A coisa toda tem que fazer sentido para a criança. A criança precisa entender o que está fazendo e o que pode ganhar. A criança precisa se divertir. A mensagem é: “Aprender é divertido. Você pode aprender. Você pode aprender a gostar de aprender, apesar das dificuldades. Você dá conta!”
Hoje os programas de computador podem desempenhar papéis importantes em um programa mais amplo de intervenção, psicoterapeuticamente concebido. Podem auxiliar a motivar, a perder o medo, a compreender conceitos e procedimentos, a adquirir novas habilidades (inclusive de programação), a treinar e consolidar habilidades adquiridas, a se divertir etc.
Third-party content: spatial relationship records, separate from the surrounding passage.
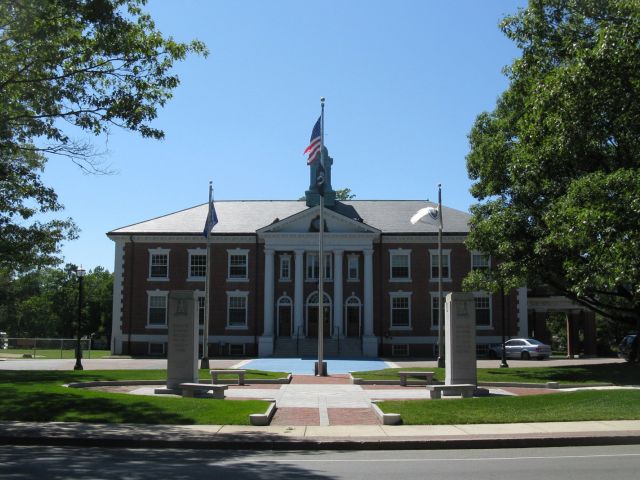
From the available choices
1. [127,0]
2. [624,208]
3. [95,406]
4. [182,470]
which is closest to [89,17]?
[127,0]

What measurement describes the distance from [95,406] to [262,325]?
102 ft

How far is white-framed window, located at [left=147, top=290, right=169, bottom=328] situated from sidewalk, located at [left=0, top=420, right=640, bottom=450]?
33.4m

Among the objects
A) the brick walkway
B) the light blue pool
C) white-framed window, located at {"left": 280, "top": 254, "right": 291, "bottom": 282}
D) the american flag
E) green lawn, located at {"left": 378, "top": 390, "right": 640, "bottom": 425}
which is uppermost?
the american flag

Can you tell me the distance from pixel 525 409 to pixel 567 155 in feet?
31.4

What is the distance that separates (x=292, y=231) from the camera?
46.5m

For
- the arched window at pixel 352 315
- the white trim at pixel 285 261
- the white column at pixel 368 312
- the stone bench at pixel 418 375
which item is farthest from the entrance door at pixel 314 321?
the stone bench at pixel 418 375

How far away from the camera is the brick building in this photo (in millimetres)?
46375

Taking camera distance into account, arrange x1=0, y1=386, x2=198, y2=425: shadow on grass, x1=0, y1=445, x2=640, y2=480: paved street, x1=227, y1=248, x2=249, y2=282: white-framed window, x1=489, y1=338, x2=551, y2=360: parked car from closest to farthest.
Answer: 1. x1=0, y1=445, x2=640, y2=480: paved street
2. x1=0, y1=386, x2=198, y2=425: shadow on grass
3. x1=489, y1=338, x2=551, y2=360: parked car
4. x1=227, y1=248, x2=249, y2=282: white-framed window

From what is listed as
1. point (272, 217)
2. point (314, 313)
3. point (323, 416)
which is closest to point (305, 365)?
point (314, 313)

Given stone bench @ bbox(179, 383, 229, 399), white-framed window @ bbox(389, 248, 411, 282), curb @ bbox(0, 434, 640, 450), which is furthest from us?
white-framed window @ bbox(389, 248, 411, 282)

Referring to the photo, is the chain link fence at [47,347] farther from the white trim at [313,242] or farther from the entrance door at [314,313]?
the entrance door at [314,313]

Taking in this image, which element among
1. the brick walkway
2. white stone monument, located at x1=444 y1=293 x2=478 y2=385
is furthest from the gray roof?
the brick walkway

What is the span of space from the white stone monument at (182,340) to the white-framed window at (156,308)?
2616cm

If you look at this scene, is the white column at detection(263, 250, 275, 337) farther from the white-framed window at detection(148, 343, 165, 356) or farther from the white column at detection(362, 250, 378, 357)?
the white-framed window at detection(148, 343, 165, 356)
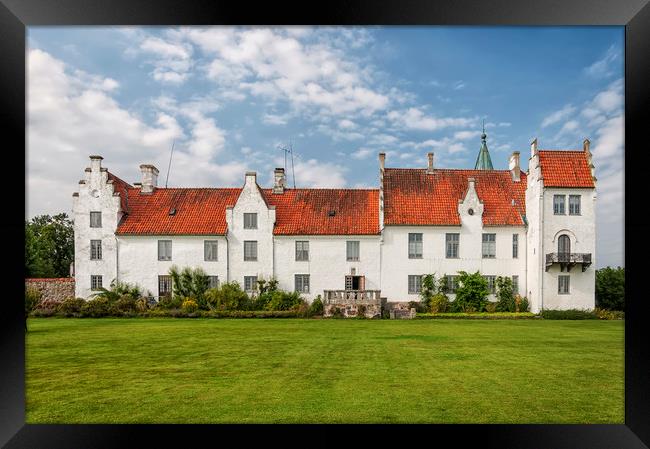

Precisamos aprender a usar esses programas de computador.
REFERÊNCIAS
Honoré, N., & Noël, M. P. (2017). Can working memory training improve preschoolers’ numerical abilities. Journal of Numerical Cognition, 3(2), 516-539.
Johnson, M. H. (2012). Executive fucntion and developmental disorders: the flip side of the coin. Trends in Cognitive Sciences, 16, 454-457.